Myelodysplastic Syndrome is the name given to a cluster of closely-related bone marrow
diseases. Bone marrow is responsible for manufacturing the body's blood cells; in all of the diseases that comprise Myelodysplastic Syndrome, or MDS
, the bone marrow fails to produce blood cells in sufficient quantity. Additionally, the blood cells which are produced do not develop properly. While the marrow is responsible for producing more than one type of blood cell, red blood cells, or erythrocyte
s, are particularly affected.
In MDS-affected patients, the bone marrow stem cells develop a defect, and subsequently cease to produce other stem cells, or to produce the cells which eventually mature into the three types of blood cell -- erythrocytes, leukocytes, or white blood cells, and platelets, which are crucial to the clotting process. As a result, the bone marrow, which would normally replenish the supply of blood cells, instead becomes clogged with immature cells which do not reach maturity. Because the problem is not an overproduction of blood cells, MDS is not formally classified as a cancer, although cancer may occur in some patients, and some doctors believe that it should be so classified.
Who Has MDS?
While no-one can say with any certainty that any one group is exempt from the risk of developing MDS, the most susceptible appear to be the elderly, with most cases occurring in patients over the age of 60. However, the young may also develop MDS. More males than females develop MDS. It may occur for no reason we are able to isolate, but it also appears in patients who have at some time been exposed to carcinogenic (cancer-causing) agents, which may include ionizing radiation and certain chemotherapy treatments.

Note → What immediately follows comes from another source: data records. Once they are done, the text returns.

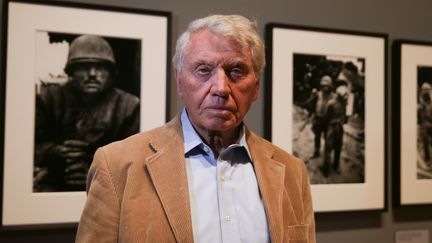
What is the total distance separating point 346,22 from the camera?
1.68m

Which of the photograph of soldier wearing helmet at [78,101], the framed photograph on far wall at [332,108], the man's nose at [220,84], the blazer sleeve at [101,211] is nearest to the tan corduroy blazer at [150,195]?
the blazer sleeve at [101,211]

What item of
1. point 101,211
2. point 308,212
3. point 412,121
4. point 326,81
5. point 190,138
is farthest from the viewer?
point 412,121

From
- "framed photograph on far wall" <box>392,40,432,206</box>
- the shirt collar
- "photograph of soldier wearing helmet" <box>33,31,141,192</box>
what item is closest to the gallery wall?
"framed photograph on far wall" <box>392,40,432,206</box>

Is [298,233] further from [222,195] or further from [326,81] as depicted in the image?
[326,81]

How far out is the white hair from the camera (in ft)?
3.08

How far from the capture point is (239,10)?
154 cm

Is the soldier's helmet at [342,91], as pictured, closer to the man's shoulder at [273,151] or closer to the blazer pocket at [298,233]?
the man's shoulder at [273,151]

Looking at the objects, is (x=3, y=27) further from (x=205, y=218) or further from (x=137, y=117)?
(x=205, y=218)

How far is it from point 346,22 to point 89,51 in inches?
37.8

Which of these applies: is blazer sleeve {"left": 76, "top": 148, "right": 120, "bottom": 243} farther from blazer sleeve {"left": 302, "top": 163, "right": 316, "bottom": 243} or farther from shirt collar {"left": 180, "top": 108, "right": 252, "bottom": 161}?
blazer sleeve {"left": 302, "top": 163, "right": 316, "bottom": 243}

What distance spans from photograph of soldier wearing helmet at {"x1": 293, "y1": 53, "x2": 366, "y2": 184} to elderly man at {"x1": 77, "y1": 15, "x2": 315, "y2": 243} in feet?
1.90

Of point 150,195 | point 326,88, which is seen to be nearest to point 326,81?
point 326,88

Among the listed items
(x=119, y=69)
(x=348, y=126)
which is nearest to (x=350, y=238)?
(x=348, y=126)

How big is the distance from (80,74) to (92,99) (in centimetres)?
8
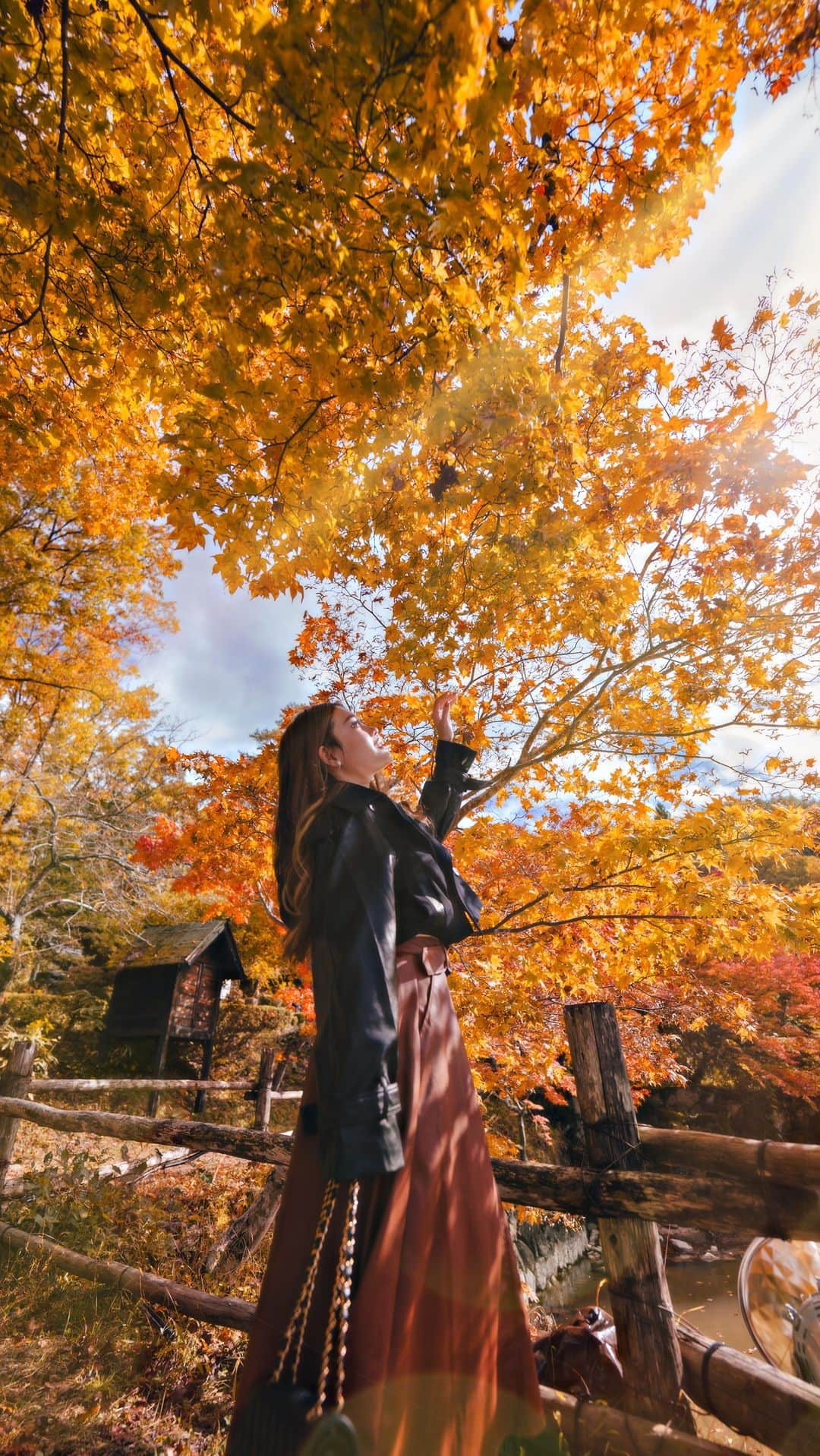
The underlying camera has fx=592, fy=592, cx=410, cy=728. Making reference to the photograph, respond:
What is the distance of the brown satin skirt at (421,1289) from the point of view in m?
1.35

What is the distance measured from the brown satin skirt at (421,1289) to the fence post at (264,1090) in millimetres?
8911

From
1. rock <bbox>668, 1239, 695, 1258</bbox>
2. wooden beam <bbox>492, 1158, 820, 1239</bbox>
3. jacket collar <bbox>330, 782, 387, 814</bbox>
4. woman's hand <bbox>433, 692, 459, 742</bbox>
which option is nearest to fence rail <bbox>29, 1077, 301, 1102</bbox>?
wooden beam <bbox>492, 1158, 820, 1239</bbox>

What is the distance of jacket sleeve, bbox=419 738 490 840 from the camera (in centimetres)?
267

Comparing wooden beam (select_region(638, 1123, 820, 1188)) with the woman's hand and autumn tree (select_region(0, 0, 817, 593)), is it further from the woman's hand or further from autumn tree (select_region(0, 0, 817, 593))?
autumn tree (select_region(0, 0, 817, 593))

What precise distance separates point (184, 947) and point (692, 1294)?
36.8 feet

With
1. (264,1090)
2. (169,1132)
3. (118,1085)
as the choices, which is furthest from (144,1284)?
(264,1090)

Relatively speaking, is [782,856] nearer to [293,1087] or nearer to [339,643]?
[339,643]

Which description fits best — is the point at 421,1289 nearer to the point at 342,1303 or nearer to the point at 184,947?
the point at 342,1303

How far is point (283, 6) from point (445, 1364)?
4264mm

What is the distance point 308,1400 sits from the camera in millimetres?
1159

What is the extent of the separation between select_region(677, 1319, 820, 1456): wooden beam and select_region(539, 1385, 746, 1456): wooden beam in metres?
0.17

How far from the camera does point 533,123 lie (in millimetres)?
2775

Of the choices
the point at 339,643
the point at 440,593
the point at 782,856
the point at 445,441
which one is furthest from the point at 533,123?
the point at 782,856

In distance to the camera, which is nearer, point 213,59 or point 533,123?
point 533,123
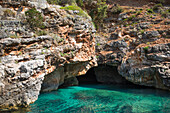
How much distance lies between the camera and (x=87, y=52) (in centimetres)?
1894

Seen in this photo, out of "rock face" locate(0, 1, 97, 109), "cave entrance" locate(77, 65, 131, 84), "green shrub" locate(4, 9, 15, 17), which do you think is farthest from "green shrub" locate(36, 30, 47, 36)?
"cave entrance" locate(77, 65, 131, 84)

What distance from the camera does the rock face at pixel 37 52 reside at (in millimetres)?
9938

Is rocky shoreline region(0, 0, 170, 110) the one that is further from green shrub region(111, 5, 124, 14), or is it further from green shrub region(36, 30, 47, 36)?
green shrub region(111, 5, 124, 14)

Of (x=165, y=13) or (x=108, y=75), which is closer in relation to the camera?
(x=165, y=13)

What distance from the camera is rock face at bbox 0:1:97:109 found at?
9938 millimetres

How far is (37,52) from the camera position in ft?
39.3

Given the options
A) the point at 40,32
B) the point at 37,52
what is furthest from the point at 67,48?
the point at 37,52

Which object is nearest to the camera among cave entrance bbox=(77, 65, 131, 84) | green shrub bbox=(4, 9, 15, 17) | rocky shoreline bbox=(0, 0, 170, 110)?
rocky shoreline bbox=(0, 0, 170, 110)

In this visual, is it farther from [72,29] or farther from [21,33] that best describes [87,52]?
[21,33]

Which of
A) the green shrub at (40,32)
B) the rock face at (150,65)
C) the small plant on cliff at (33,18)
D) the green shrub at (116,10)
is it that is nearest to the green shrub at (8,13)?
the small plant on cliff at (33,18)

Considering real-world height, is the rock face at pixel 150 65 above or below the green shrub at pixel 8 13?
below

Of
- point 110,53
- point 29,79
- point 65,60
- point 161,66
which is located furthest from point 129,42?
point 29,79

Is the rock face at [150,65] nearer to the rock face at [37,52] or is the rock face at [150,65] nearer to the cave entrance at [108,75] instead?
the cave entrance at [108,75]

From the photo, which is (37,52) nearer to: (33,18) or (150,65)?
(33,18)
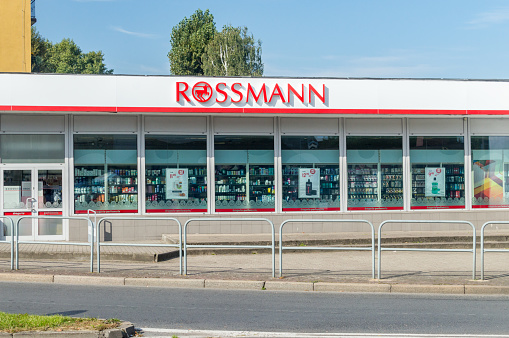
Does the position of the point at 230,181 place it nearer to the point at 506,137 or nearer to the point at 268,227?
the point at 268,227

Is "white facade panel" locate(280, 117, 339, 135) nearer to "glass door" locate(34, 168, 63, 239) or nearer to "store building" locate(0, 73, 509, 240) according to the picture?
"store building" locate(0, 73, 509, 240)

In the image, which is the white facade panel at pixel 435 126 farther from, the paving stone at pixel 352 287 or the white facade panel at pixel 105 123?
the paving stone at pixel 352 287

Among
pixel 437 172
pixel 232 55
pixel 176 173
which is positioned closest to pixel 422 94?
pixel 437 172

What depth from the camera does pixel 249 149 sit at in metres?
19.5

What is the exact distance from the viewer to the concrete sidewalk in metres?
11.7

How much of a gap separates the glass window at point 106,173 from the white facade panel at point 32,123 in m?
0.66

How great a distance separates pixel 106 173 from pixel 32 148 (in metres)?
2.20

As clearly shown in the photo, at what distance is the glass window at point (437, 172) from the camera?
20.1 meters

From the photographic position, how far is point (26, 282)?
40.0 ft

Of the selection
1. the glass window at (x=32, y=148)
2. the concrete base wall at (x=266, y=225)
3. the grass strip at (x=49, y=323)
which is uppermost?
the glass window at (x=32, y=148)

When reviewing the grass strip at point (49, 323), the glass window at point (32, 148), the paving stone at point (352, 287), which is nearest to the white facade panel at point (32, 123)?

When it occurs without such exposure, it is classified as primary MDS. Conversely, when documented exposure precedes the syndrome's development, it is classified as secondary MDS.
MDS, unfortunately, may occur asymptomatically -- that is, without any symptoms at all. In such cases, only a blood test will detect its presence. In fact, diagnosis always requires a blood count. When symptoms occur, they are most often the classic pallor and chronic fatigue most often associated with anemia. In addition, but less commonly, since the leukocytes are so vital a part of the immune system, patients may find themselves susceptible to a host of opportunistic infections, in much the same way that an AIDS sufferer often develops many other illnesses. These secondary infections are unrelated except for the fact that they signal a weakened immune system. The patient may also experience excessive bruising and bleeding, due to the lack of platelets in the bloodstream. Some other symptoms may be an enlarged spleen, which may manifest as a feeling of abdominal fullness, and vaguer symptoms of poor appetite and weight loss.
Treatment and Prognosis
MDS, in and of itself, may not require treatment. Indeed, no specific treatment has been found to be truly effective. However, since something under a third of MDS patients go on to develop a cancerous condition, such as leukemia, careful monitoring should be performed. The only known cure for MDS is a bone marrow transplant. More than half the people who receive such a transplant survive, disease-free, 3 years later, with some successes as far out as 15 years post-procedure.